Traditional assessments also neglected some areas of intelligence, she said.
"You were essentially measuring two kinds of school-based knowledge rather than anything else," Nielson said. "So if you think in a different way that the logical-mathematical European culture, you didn't do well."
She said the Discover project hopes to correct these errors at test schools in Tucson and across the United States that have diverse student bodies.
The program has already identified hundreds of students and placed them in enriched programs that nurture their particular talents, Nielson said. These children do as well or better than children identified through traditional assessments, she said.

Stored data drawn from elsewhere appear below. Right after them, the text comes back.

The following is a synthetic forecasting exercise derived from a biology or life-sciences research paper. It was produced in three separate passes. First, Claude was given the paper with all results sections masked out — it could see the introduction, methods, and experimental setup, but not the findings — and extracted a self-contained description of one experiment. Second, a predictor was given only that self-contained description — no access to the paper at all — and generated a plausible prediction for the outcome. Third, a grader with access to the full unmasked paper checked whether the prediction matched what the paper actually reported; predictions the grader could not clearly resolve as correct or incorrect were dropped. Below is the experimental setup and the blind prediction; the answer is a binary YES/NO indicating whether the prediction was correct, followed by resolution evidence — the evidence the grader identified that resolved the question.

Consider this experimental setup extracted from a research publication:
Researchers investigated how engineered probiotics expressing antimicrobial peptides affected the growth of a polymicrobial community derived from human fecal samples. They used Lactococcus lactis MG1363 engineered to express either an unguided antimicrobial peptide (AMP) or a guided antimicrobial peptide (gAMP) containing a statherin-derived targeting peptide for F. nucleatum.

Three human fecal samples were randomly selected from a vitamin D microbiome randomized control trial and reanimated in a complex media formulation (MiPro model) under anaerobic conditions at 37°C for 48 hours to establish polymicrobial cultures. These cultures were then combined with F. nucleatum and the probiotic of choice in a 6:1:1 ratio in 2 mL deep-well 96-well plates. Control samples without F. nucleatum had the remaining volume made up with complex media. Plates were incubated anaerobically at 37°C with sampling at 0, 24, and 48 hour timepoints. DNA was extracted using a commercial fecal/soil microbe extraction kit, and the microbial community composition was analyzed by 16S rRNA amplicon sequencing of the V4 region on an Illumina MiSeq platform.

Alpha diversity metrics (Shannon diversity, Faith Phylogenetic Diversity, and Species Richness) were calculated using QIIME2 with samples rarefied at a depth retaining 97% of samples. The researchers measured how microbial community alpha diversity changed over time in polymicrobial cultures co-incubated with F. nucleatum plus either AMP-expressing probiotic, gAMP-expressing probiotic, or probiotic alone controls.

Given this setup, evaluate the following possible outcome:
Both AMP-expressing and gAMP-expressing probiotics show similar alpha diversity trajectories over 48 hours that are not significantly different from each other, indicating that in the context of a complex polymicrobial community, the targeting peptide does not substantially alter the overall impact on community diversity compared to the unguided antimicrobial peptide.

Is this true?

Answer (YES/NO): NO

The four educators first learned about UA's Discover project at an international conference on education held in Beijing last summer and were intrigued, said Ni Chuanrong, president of the Beijing Institute of Education said through a translator.
"We have people take part in programs very similar to this but we want to bring back some new ideas," he said. "I am sure we will be rewarded by exchanging issues of common concern."
Training secondary school teachers is one issue that the educators discussed during a brief goodwill visit with John Taylor, College of Education dean.
"It seems like we are doing exactly the same work," Chuanrong said. "What a pity it is we don't have more time together."
He invited Taylor to visit his Institute in July.
The Chinese visitors presented two ornate cloisonné vases to the College of Education.
They left with four UA Wildcat mugs.
"Mainly, we want to survey some basic education and explore the commonalties facing China and the USA towards the challenges in the twenty-first century," Chuanrong said.